Restructure police force to fight crime says former FBI agent
He was denied the job as Jamaica's police commissioner on two occasions and accepts the decision, but the former Federal Bureau of Investigation (FBI) man, Wilfred Rattigan, is rankled by the seeming lack of appreciation for the contribution he, and others in the diaspora, can make to the island.
Rattigan is also convinced that his proposals to reduce the number of police divisions across the island and to cut the number of persons who make up the Police High Command would be important steps in the fight against crime.
"The part about not being selected, I'm fine with that. But when people say to me, 'boy, dah bredda yah a foreigna, him nuh undastan the culture,' that now, dat a something different," said the 30-year law-enforcement executive and former intelligence officer, with special interest in cybercrimes and online business fraud.
"Culturally, what are you going to tell me is going on in Jamaica, that I don't understand, crime?" Rattigan told The Sunday Gleaner during a recent interview.
"You not telling me anything about crime. me grow up with criminals. Is just by the grace of God and parents and guidance why I didn't pick up a gun and shoot people," added Rattigan, with all the traces of a Jamaican accent despite living in the United States for more than three decades.
"That is the only thing that really gets me upset: when people say that this man yah is a foreigna. My navel string cut and grow yah so," argued the former student of Meadowbrook High School, who spent his teenage years along Maxfield Avenue and Waterhouse in the Corporate Area before migrating to New York at age 17.
Organised crime experience
Rattigan, a graduate of the John Jay College of Criminal Justice, who has experience in transnational organised crime and counter-terrorism in South Africa, Asia, and the Middle East, was invited to address graduates at the University of Technology last week.
He applied for the job as Jamaica's top cop in 2014 but was turned down in favour of Dr Carl Williams, who quit the post in December last year. This year, he was again turned down in favour of now police commissioner George Quallo. Both times, he was not invited to an interview.
Rattigan lives in Maryland with his wife of nine years and his children. he admitted that moving to Jamaica to serve as police commissioner would have been a lonely decision as his family had decided that they would not come.
"They told me, 'if you go, we support you and we love you, but we are not coming. So you are on your own'," said Rattigan with a chuckle.
"But when you get to a stage in life, there are certain things that you are willing to make the sacrifice for. You have to find something that you are passionate about, and I'm passionate about Jamaica," added Rattigan.
He told our news team that he was still willing to offer his services to the Jamaica Constabulary Force in any capacity.
"I would do it for free. I'm all right. I still get my monthly stipend, so I'm not coming here to do this for the money," said Rattigan, who has suggested that the 19 police divisions across the island be reduced to three, one for each county.
He argues that this would improve accountability and allow for a more timely response by police patrols.
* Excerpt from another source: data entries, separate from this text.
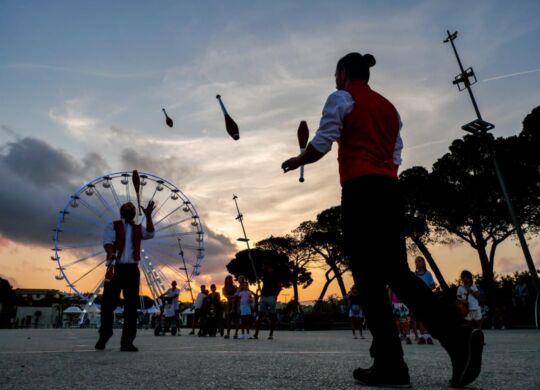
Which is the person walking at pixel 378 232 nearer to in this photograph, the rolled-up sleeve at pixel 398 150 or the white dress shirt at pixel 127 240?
the rolled-up sleeve at pixel 398 150

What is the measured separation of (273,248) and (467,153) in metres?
28.8

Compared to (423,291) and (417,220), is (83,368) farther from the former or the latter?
(417,220)

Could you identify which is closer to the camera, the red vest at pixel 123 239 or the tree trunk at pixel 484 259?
the red vest at pixel 123 239

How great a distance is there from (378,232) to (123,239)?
389cm

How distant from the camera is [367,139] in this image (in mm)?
2594

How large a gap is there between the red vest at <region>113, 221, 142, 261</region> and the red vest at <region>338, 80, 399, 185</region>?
3.61m

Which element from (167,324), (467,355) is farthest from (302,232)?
(467,355)

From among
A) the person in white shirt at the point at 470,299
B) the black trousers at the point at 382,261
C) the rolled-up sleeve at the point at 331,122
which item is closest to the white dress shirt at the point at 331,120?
the rolled-up sleeve at the point at 331,122

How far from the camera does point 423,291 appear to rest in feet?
7.66

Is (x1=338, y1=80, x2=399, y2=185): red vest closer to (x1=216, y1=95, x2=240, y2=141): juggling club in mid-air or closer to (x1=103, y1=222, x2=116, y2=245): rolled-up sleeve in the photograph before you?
(x1=103, y1=222, x2=116, y2=245): rolled-up sleeve

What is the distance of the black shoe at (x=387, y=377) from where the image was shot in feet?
7.47

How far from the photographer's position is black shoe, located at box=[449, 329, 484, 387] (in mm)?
2158

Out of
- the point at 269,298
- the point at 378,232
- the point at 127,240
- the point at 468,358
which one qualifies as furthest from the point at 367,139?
the point at 269,298

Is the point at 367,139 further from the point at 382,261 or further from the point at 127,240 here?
the point at 127,240
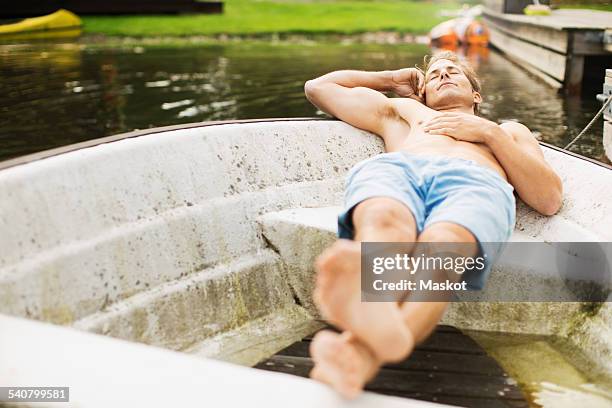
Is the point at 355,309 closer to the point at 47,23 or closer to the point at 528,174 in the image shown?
the point at 528,174

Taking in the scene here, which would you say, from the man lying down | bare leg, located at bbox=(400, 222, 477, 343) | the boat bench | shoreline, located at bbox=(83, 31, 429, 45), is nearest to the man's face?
the man lying down

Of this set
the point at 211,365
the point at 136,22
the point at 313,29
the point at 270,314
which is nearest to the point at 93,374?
the point at 211,365

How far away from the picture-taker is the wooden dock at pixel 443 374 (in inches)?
77.3

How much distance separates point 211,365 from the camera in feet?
4.23

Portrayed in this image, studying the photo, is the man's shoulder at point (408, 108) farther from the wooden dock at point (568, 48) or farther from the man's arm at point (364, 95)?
the wooden dock at point (568, 48)

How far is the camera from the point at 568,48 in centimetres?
812

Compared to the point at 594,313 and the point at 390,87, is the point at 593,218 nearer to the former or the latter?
the point at 594,313

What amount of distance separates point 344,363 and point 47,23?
19.7m

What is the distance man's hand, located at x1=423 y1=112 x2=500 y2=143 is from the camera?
7.85 feet

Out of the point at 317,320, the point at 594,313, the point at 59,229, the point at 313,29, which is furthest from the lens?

Rattigan has also proposed that more resources be allocated to the police for intelligence work but argues that that should only be done after the force has been restructured.
"There are also too many people in the Police High Command. We have to get rid of that. That is the 1870s model," said Rattigan.
"You have to get the police to be more proactive, and that has to be done by restructuring the whole organisation," added the former FBI man.